胡散臭い商人と、狂人令嬢の祝杯
あれから数日後――。
王宮からの布告が街中を駆け巡った。
「クラウス・フェルネスの名誉を回復する」
「ディルク侯爵の罪を糾す」
そして異例のことに、国はフェルネス家へ公式に謝罪し、多額の補償金を支払うと発表した。

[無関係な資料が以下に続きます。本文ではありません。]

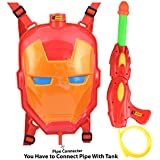 Zest 4 Toyz Holi Water Gun with High Pressure Holi Pichkari with Back Holding Tank, Holi -Ironman Face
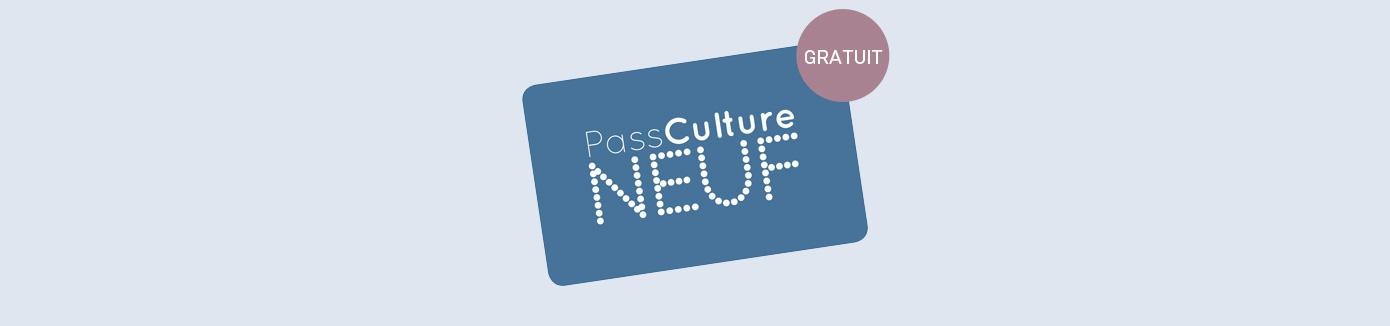 pass culture paris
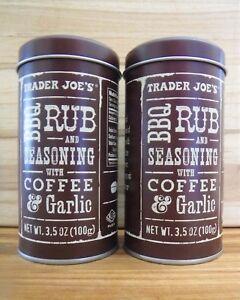 2-Pack! Trader Joe's BBQ Rub and Seasoning with Coffee and Garlic, 3.5 oz Joes   eBay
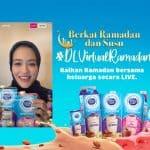 Dutch Lady Milk Industries Berhad telah membawa rakyat Malaysia bersama melalui pengalaman virtual Ramadan yang penuh makna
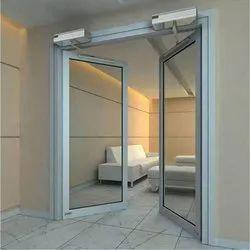 Aluminium Telescopic Glass Sensor Door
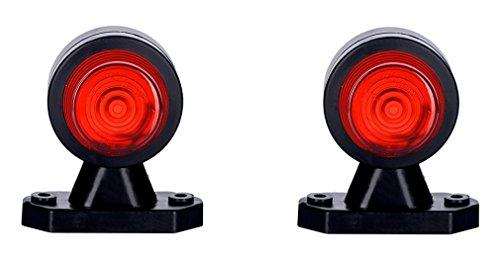 2 x WEISS + ROT Begrenzungsleuchte Seitenleuchte 12V 24V E-Prüfzeichen Positionsleuchte Seite Auto LKW PKW KFZ Lampe Leuchte Licht Front Rück Birne
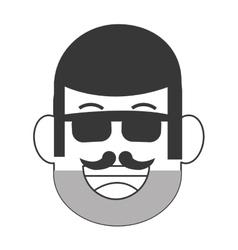 Face of man with facial hair icon vector
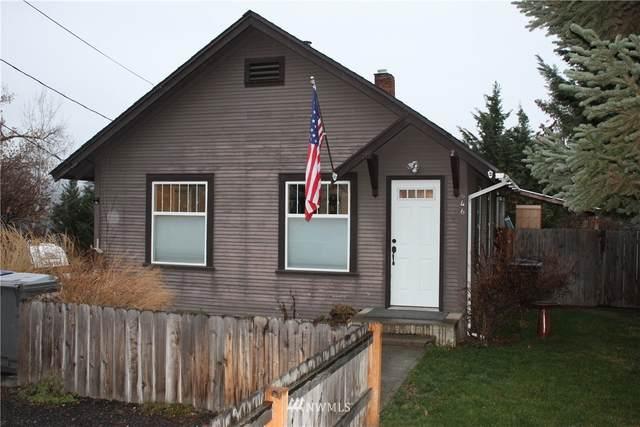 646 N Colorado Avenue, East Wenatchee, WA 98802 (#1716276) :: My Puget Sound Homes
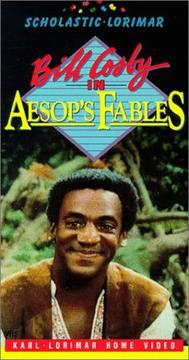 Best Animation Movies of 1971 : Aesop's Fables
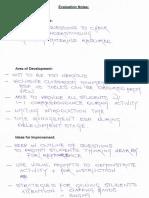self analysis of teaching performance
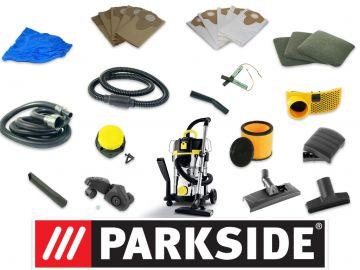 Wet Dry Vacuum Cleaner Parkside Pnts 1500 B3 97734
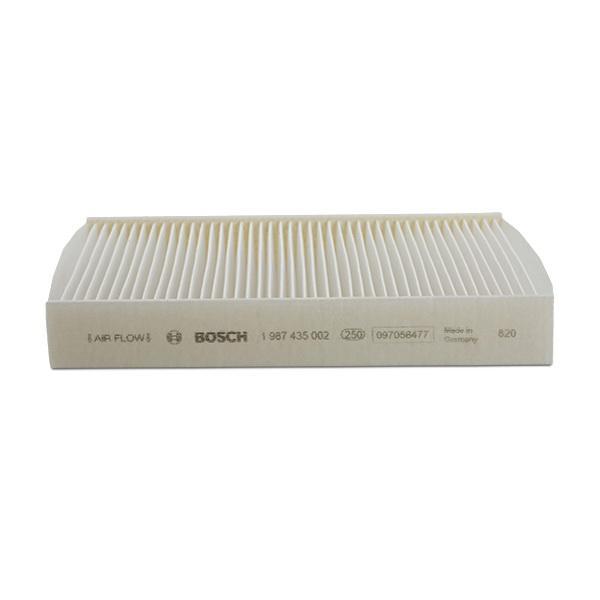 1987435002 Kabineluftfilter BOSCH - Køb til discount priser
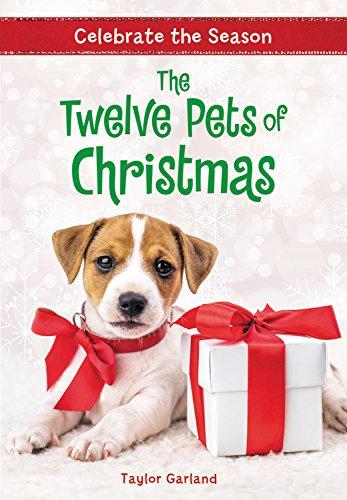 Download Celebrate the Season: The Twelve Pets of Christmas ebook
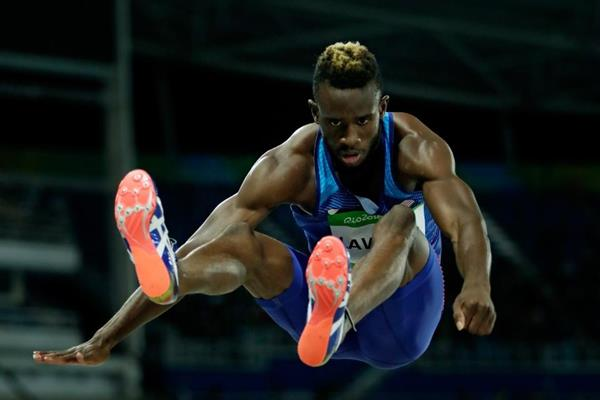 Jarrion Lawson in the long jump at the Rio 2016 Olympic Games (Getty Images)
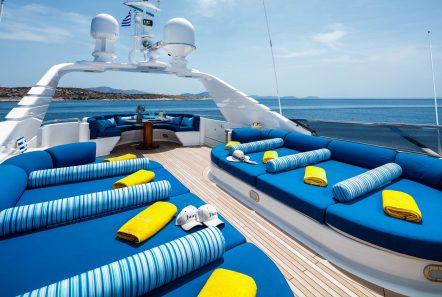jaan sundeck (1)_valef -  Valef Yachts Chartering - 5683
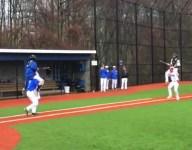 VIDEO: Connecticut baseball teams use rain delay for impromptu jousting tournament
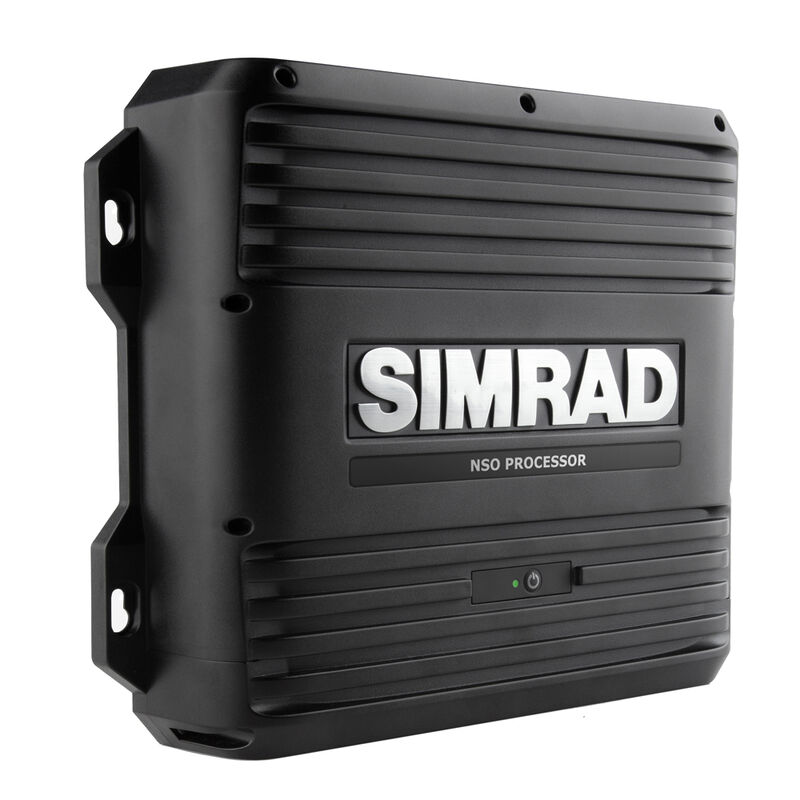 Simrad NSO evo2 Marine Processor Unit With Insight Cartography image number 1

街の人々は「商人の一族に国が頭を下げた」と驚き、同時に喝采を上げた。
だが、イリスとオズにとってそれは終わりではない。
――あくまで通過点にすぎなかった。
商館の一室。
陽が傾き、窓から射し込む光が机の上に長い影を落とす。
書類を片づけていたオズが、不意に顔を上げた。
彼の表情はどこか複雑で、問いかける声には静かな熱がこもっていた。
「……なぁイリス。お前、最初から全部分かってて……俺に近づいたんじゃないのか?」
イリスは椅子にもたれ、あっけらかんと首を傾げる。
「え? 何のこと? ただの偶然よ」
その声は軽い。だが胸の奥では――(ディルク侯爵が“たまたま”私の元婚約者の父親だったことは、秘密にしておくわ)と、ひとつ冷たい笑みを落としていた。
「……ふん、たまたまね」
オズは深くため息をつき、それでも口元を緩めた。
「でもお前……本当にやり遂げたな。たった四ヶ月で、金貨千枚。おかげで俺の懐まであったかくなったぜ」
イリスは胸を張り、勝ち誇ったように顎を上げる。
「そうでしょう! もっと褒めてもいいのよ?」
二人は思わず同時に笑い出した。
「さっ、全部片付いたことだし……頑張った私に祝杯をあげなきゃね!」
「お、酒か?」
「いえいえ。一応まだ未成年ですので〜」
「なんだよそれ!」
オズが大げさに肩を落とし、イリスは楽しげに笑い声をあげる。
互いの視線がふと重なる。
そこにあるのは利害を超えた、確かな信頼。
そして未来への同じ熱。
夜が深まっていく商館の中で、二人の笑い声はいつまでも響いていた。
――こうして、狂人令嬢と胡散臭い商人の物語・第一章は幕を閉じた。